Your instructions :: Could you filter the listing for lines with the word "camera" and return them?
[[ Exercise input, beginning ]]
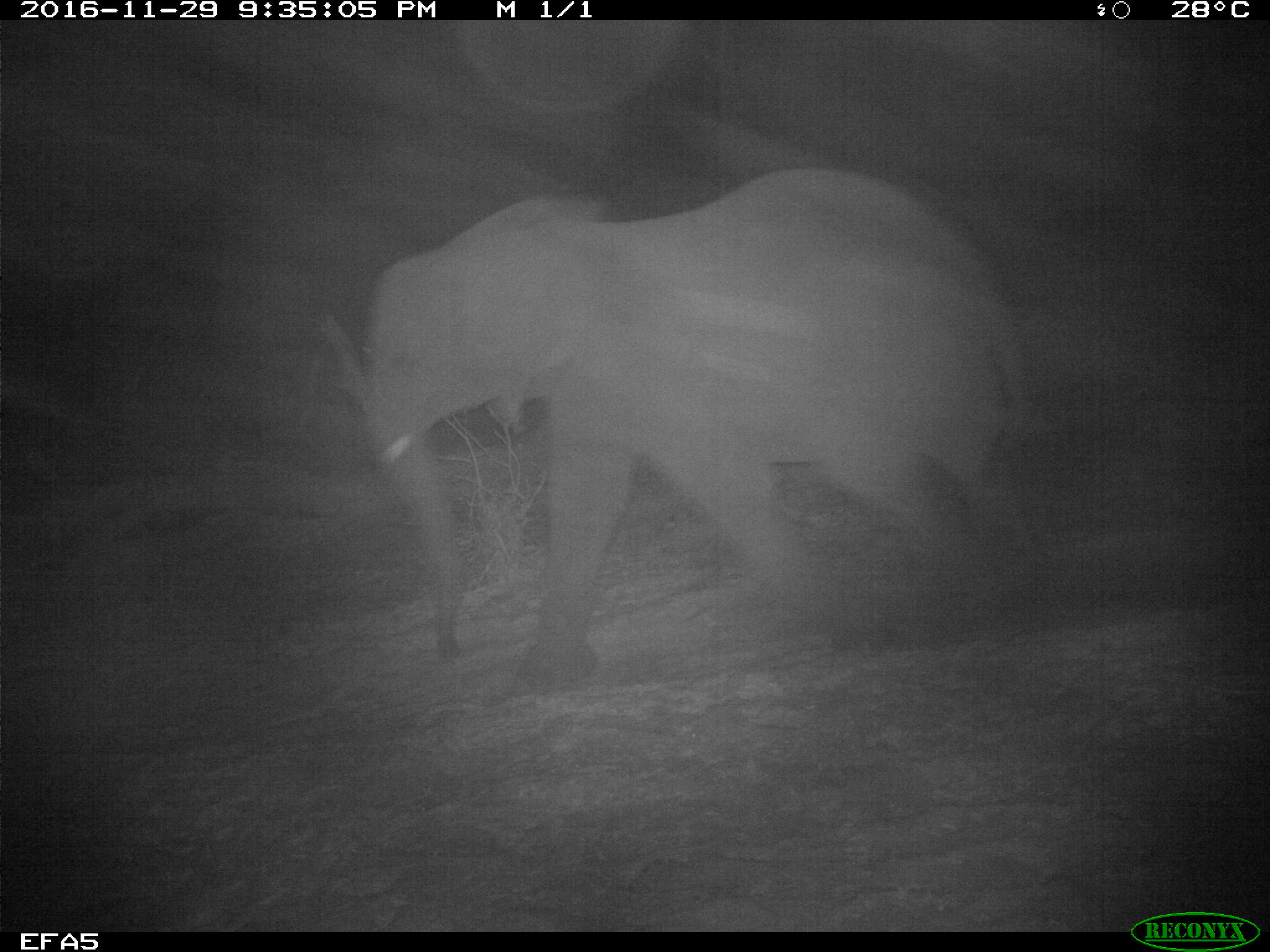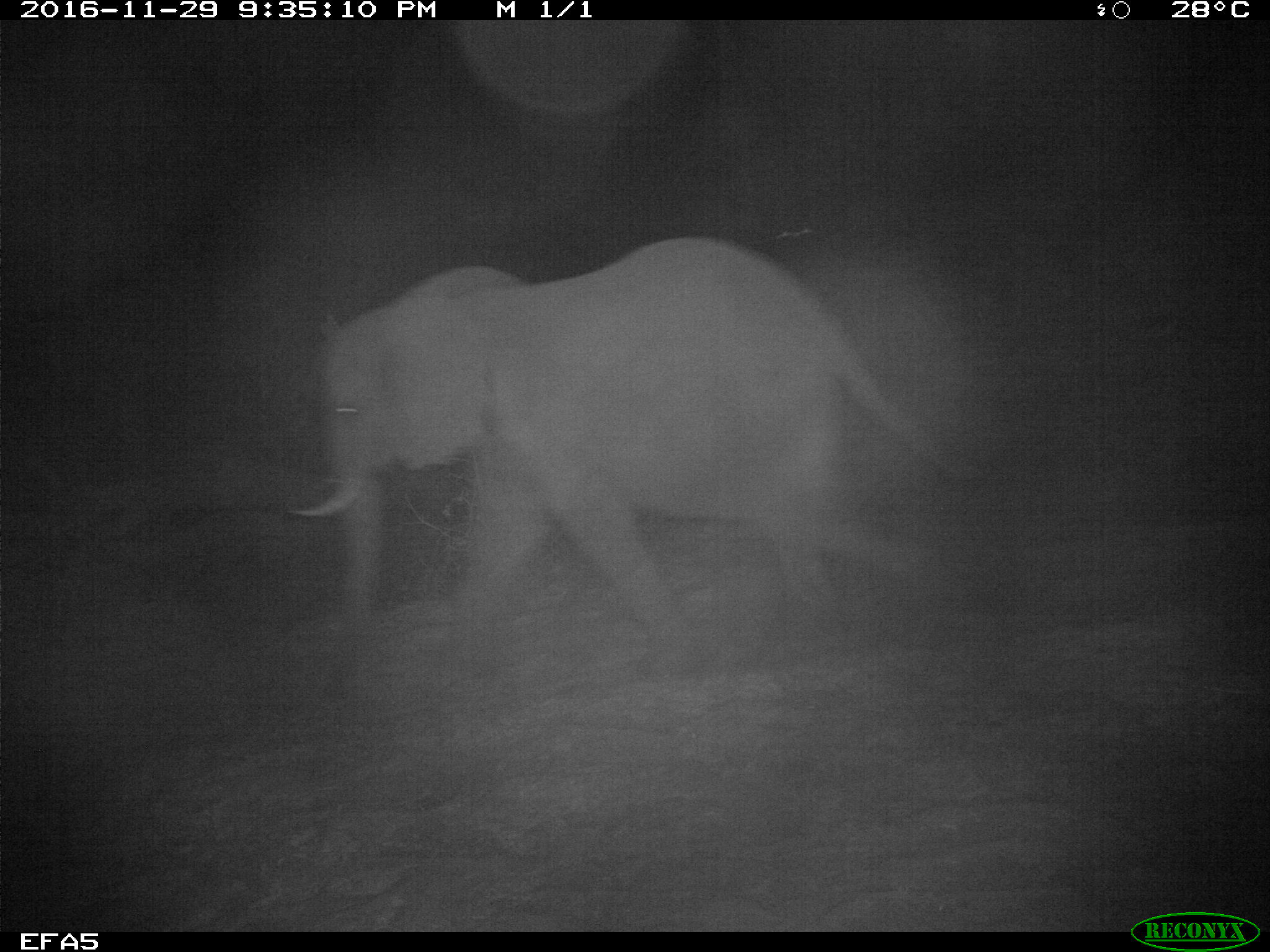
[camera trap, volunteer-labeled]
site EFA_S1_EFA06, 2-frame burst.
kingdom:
[[ Exercise input, end ]]
[[ Exercise input, beginning ]]
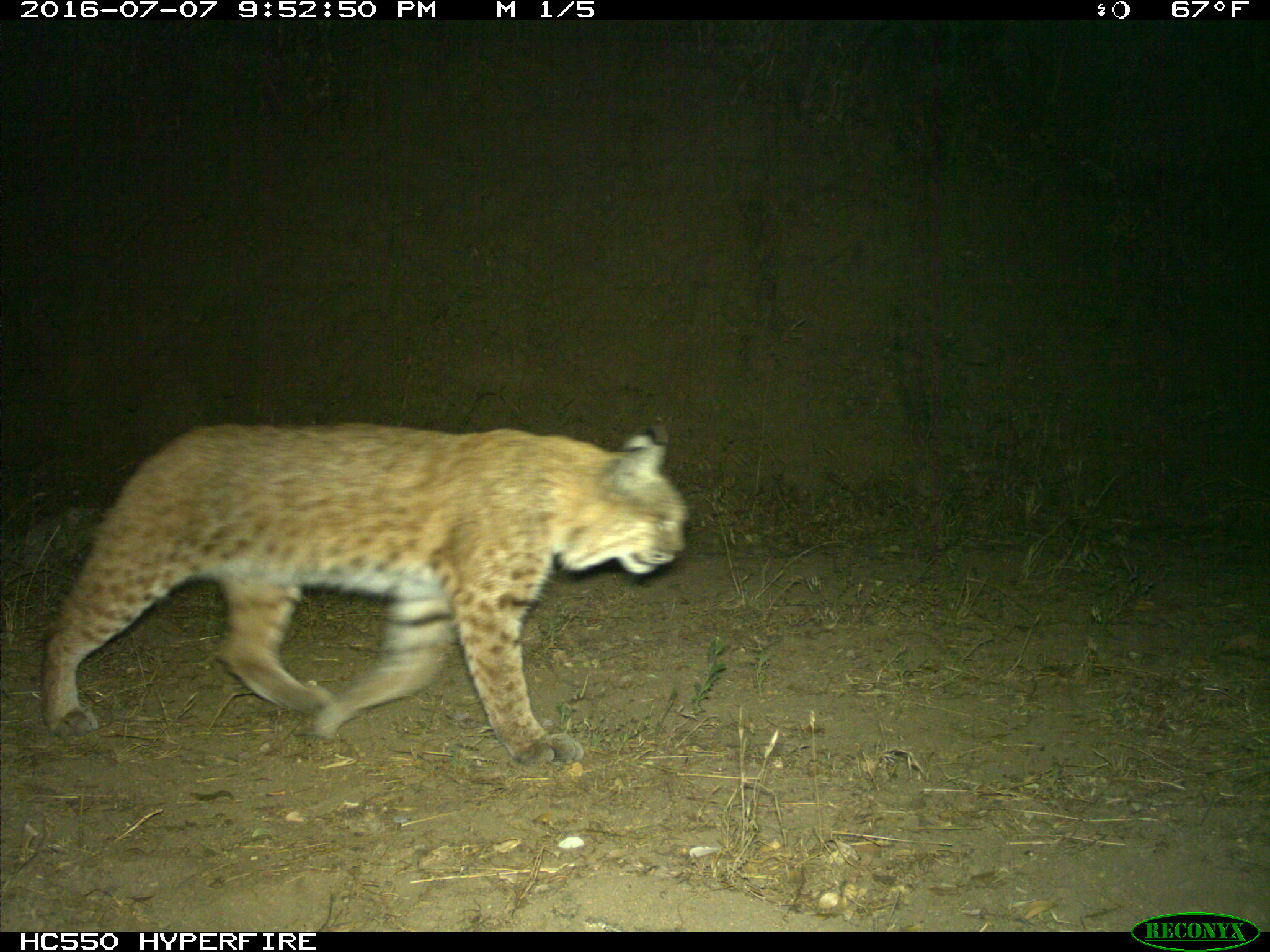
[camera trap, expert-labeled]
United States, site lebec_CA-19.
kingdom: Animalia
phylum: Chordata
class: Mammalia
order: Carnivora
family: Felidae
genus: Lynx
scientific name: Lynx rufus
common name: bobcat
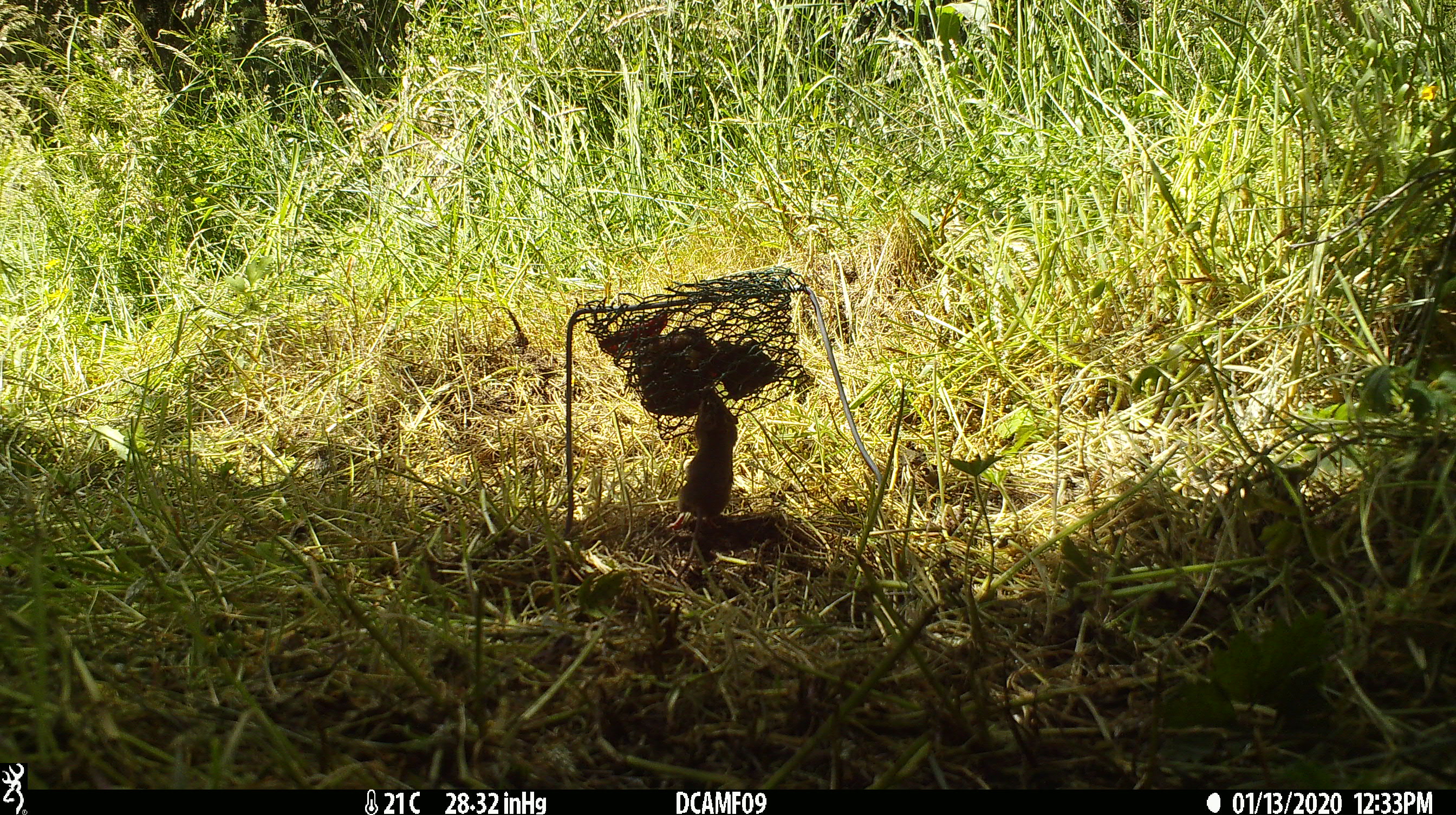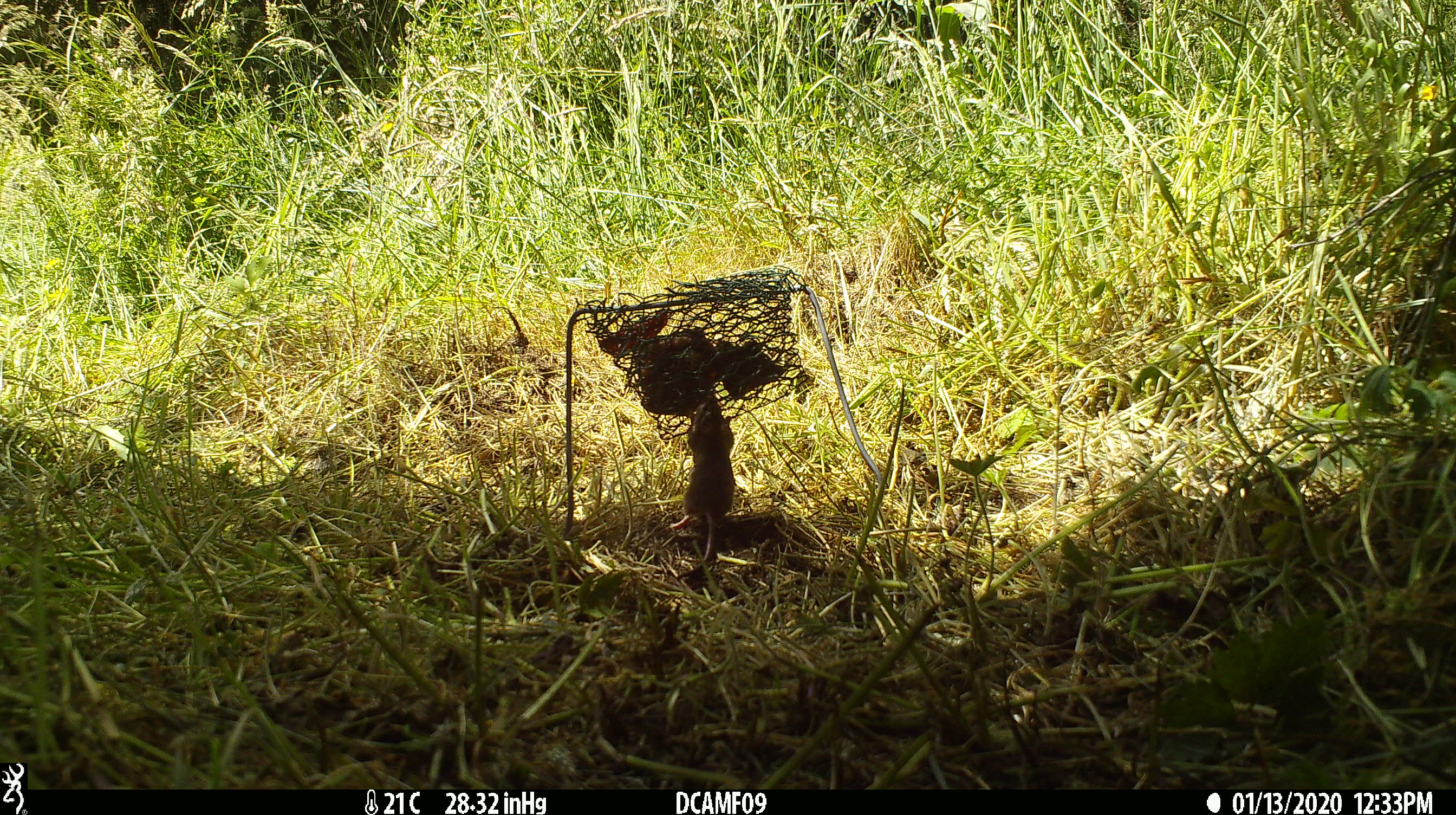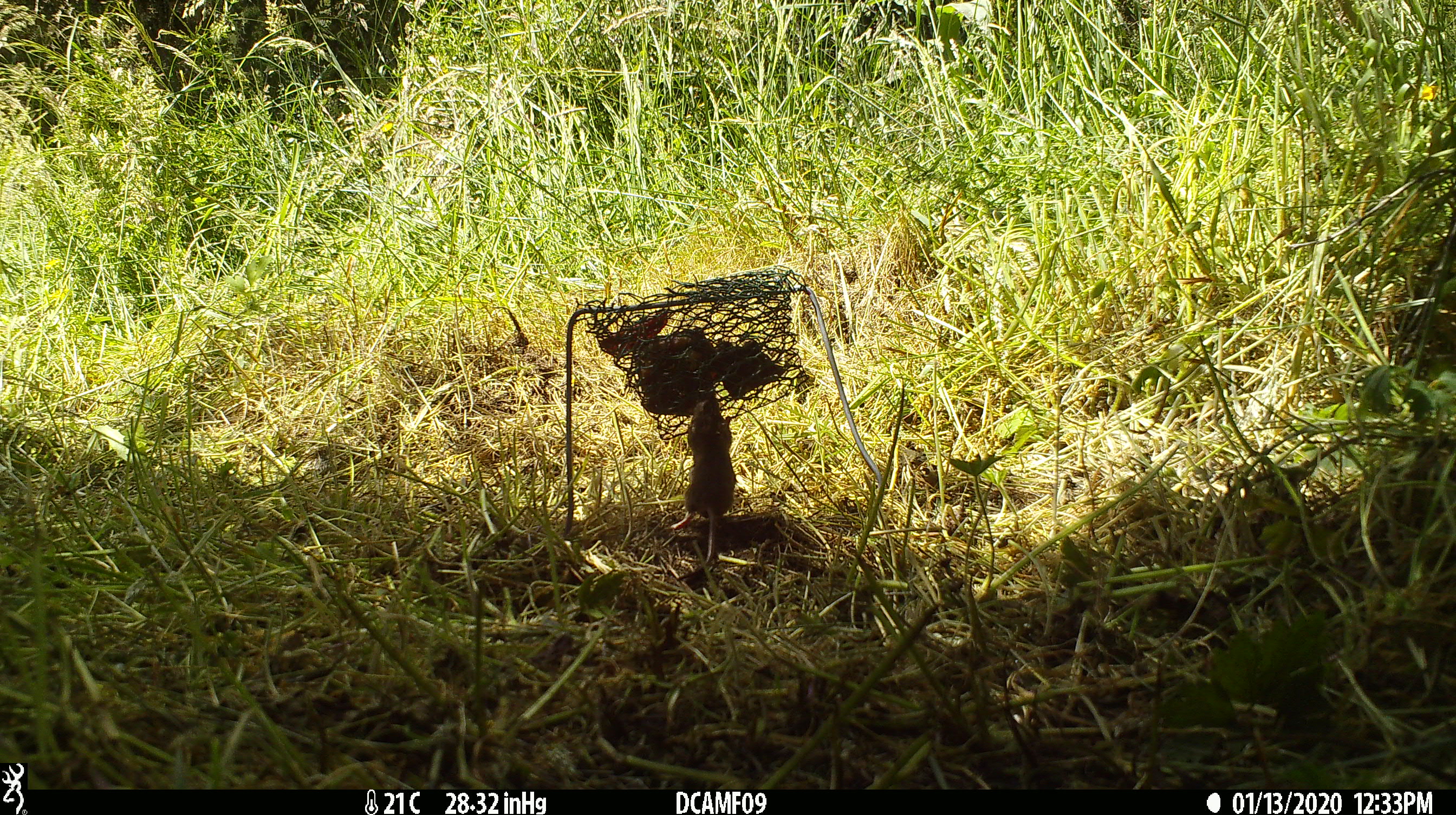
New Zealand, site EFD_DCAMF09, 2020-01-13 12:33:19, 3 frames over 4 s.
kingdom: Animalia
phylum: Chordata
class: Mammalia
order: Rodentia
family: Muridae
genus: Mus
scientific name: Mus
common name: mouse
[[ Exercise input, end ]]
Answer section ::
[camera trap, volunteer-labeled]
[camera trap, expert-labeled]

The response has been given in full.